でも、ほとんどの人は自分が「肉の法則」のもとにあり、「罪と死の法則」に支配されていることには気づいていません。聖書が語る神のみ言葉によって、人は初めてそのことを知らされます。そして、主イエス・キリストによって「肉の法則」と「罪と死の法則」から解放されて初めて、わたしたちは自分がかつてはそのような「法則」のもとに支配されていたのだということに気づくのです。

神はわたしたちを「罪と死の法則」から解放するために、ご自身のみ子を肉のお姿でこの世にお遣わしになりました。3節に、「罪を取り除くために御子を罪深い肉と同じ姿でこの世に送り、その肉において罪を罪として処断されたのです」と書かれてあるとおりです。神の御独り子なる主イエスは罪なき聖なる神のみ子であられたにもかかわらず、わたしたち人間と同じ肉のお姿となられ、わたしたち罪びとの一人となられました。そのようにして、わたしたち罪びとである全人類に代わって、ご自身が神の裁きを受けて、神に呪われた十字架で死んでくださったのです。主イエスはわたしたち肉にある人間が経験しなければならないすべての労苦と苦しみと痛みとをご自身に経験され、父なる神に見捨てられるほどの深い苦悩の中で、死を経験されました。主イエスは死に至るまで、しかも十字架の死に至るまで従順に父なる神に服従されました。そのようにして、ご自身の命をかけて罪と戦われ、そしてついに、罪に勝利されたのです。父なる神はみ子主イエスを三日目に復活させ、天に引き上げられ、ご自身の右の座につかせたのです。そのようにして、罪と死とに勝利された神のみ子主イエス・キリストだけが、わたしたちを「罪と死の法則」から解放することがおできになります。

11節で、パウロは主イエスによる救いのみわざをこのようにまとめています。【11節】。ここでは、「イエスを死者の中から復活させた方」という言葉が2度繰り返されています。死の中から命を生み出される神、無から有を呼び出される全能の神のみ力が強調されています。その神が、わたしたち一人ひとりにも聖霊を注いてくださり、わたしたちを「肉の法則」と「罪と死の法則」から解放してくださるとの、強い、確かな約束がここで語られているのです。

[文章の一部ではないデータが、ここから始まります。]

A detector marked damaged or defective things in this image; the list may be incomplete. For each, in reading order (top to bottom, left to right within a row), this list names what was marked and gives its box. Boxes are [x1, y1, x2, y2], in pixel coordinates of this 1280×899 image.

では、そのような固い約束を与えられているわたしたちはどのように生きるべきなのかを聞いていきましょう。9節に、「神の霊」「キリストの霊」とあり、また11節でも、「イエスを死者の中から復活させた方の霊」と言われています。前に紹介したキリスト教教理の「三位一体論」では、「聖霊は父なる神と子なるキリストから出る霊」と説明されますが、その聖霊がわたしたちに注がれるということは、三位一体の神がその父としてのお働き、そのみ子としてのお働き、またその聖霊としてのお働き、そのすべてのお働きによってわたしたちの救いのために、わたしたちの救いが完成されるために、力を尽くしておられるということを意味しています。神はご自身の愛と恵みのすべてをお用いになって、ご自身の義と真実のすべてをお用いになって、わたしたち一人一人を強くとらえ、支配し、導いておられるということなのです。だから、そこには命と平和が満ちあふれています。たとえ、わたしがこの世で試練や災いにあう時にも、病や孤独と戦う時にも、全能の父なる神の霊と主キリストの霊がわたしと共にいてくださり、わたしを最後の勝利へと導いてくださるからです。

父なる神と主キリストが、すでに「肉の法則」と「罪と死の法則」に勝利しておられます。その支配からわたしを解放し、自由にしてくださいました。だから、自由にされた者として、聖霊によって生かされている者として、自分の中にある肉の働きを殺して生きるようにと13節では勧められています。【13節】。すでに、主イエス・キリストによってあなたは「肉の法則」「罪と死の法則」から解放されている。だから、そのように生きよと勧められているのです。そうであるから、いまだこの世を支配している「罪と死の法則」に対しては恐れずに信仰の戦いを挑み、主キリストの福音を語り伝える使命を果たすことができるのです。「だから、あなたがたは聖霊によって生きよ、また生きることが許されている」と聖書は語るのです。

(執り成しの祈り)

○天の父なる神よ、わたしたちは肉の弱さの中にあり、罪と死とに支配されています。どうか、わたしたちを憐んでください。わたしたちを罪と死からお救いください。

○主なる神よ、今わたしたちはあなたがみ子主イエス・キリストによってわたしたちを罪と死からお救いくださり、聖霊によって生きる新しい命の道へと導いておられることを聞きました。どうか、あなたのお招きに応えて、主キリストの福音を信じ、命と平和の道を歩む者としてください。

主イエス・キリストのみ名によって。アーメン。